Nader Masmoudi received his B.Sc. from the Lycée Louis-Le-Grand in 1994, where he came first at the Concours of Ecole Normale Supérieure and Ecole Polytechnique, and his M.Sc. from Ecole Normale Supérieure in Paris in 1996. This performance earned him the prize of the Republic of Tunisia for academic achievement. He then later received his PhD from Paris-Dauphine University in 1999 with a paper on asymptotic problems in Fluid Mechanics and his second diploma (Habilitation) from the same university on Fluid Mechanics and Gas Dynamics in 2000. Masmoudi was appointed as a researcher at the CNRS in Paris from 1998 until 2000.
Masmoudi then was appointed as an assistant professor at New York University in 2000 at the Courant Institute of Mathematical Science, where he later became a full professor in 2008. Focusing primarily on partial differential equations coming from physics, functional analysis, differential geometry and fluid mechanics. Currently Professor Masmoudi is a distinguished Professor of Mathematics at the New York University of Abu Dhabi and head of his Research Center on Stability, Instability and Turbulence.

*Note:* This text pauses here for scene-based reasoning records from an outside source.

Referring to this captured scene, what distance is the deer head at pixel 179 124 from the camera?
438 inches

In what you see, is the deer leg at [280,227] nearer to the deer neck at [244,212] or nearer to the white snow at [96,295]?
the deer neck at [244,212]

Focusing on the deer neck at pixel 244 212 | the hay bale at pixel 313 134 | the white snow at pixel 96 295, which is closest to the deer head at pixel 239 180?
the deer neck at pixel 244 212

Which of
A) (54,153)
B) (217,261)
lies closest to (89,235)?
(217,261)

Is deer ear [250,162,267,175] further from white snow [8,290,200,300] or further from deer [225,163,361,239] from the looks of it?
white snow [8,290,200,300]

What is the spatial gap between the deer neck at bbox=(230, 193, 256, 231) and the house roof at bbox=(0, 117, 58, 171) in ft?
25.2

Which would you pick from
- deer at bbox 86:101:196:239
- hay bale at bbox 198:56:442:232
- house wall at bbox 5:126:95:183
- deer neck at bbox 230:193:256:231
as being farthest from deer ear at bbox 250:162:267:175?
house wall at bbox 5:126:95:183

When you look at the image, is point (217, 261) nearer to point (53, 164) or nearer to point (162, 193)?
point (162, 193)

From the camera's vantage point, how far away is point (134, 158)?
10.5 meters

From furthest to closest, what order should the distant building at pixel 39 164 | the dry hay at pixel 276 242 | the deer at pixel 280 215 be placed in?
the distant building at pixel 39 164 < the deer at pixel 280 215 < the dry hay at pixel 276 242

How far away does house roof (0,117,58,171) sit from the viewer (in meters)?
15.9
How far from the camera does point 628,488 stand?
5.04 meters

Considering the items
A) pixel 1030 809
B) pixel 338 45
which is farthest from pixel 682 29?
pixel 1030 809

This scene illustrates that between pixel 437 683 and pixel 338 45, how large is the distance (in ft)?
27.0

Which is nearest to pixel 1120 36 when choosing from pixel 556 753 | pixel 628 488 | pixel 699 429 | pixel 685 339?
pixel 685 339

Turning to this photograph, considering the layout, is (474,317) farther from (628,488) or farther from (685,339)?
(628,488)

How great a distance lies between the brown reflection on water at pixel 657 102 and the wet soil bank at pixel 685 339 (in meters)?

Professor Masmoudi’s research has been at the forefront of Partial Differential Equations, Fluid Mechanics and Dynamical Systems for the past 20 years. He has been cited by more than 8000 papers for his works in pure and applied mathematics, and has helped discover many breakthroughs in Fluid Mechanics and especially in 2D and 3D Euler equations, the Prandtl system, which have remained unsolved since 1757. In particular he discovered that Euler’s equations do not always apply and can sometimes “blow-up” and become singular under certain conditions. This work helps to solve many problems in fluid-modeling topics ranging from airplanes and weather predictions to traffic flow and crowd management.
An author of more than 160 papers, Professor Masmoudi is an elected member of the American Academy of Arts and Sciences as of 2021. He has been recognized with numerous awards, grants and fellowships including the Sloan research Fellowship, the Best Scientific Paper Award in Annales de l’Institut Henri Poincaré, a fellowship from the National Science Foundation, a Chair from the Fondation Sciences mathematiques de Paris, the Fermat Prize, the Chair Schlumberger from the IHES in Paris, the SIAG/APDE Prize from the Society for Industrial and Applied Mathematics, the Kuwait Prize in the field of Fundamental Science from The Kuwait Foundation for the Advancement of Sciences, and the Kifra Prize from the African Institute for Mathematical Sciences. He was also a recipient of a Gold medal at the mathematical Olympiad.
This biography was written in the year the prize was awarded.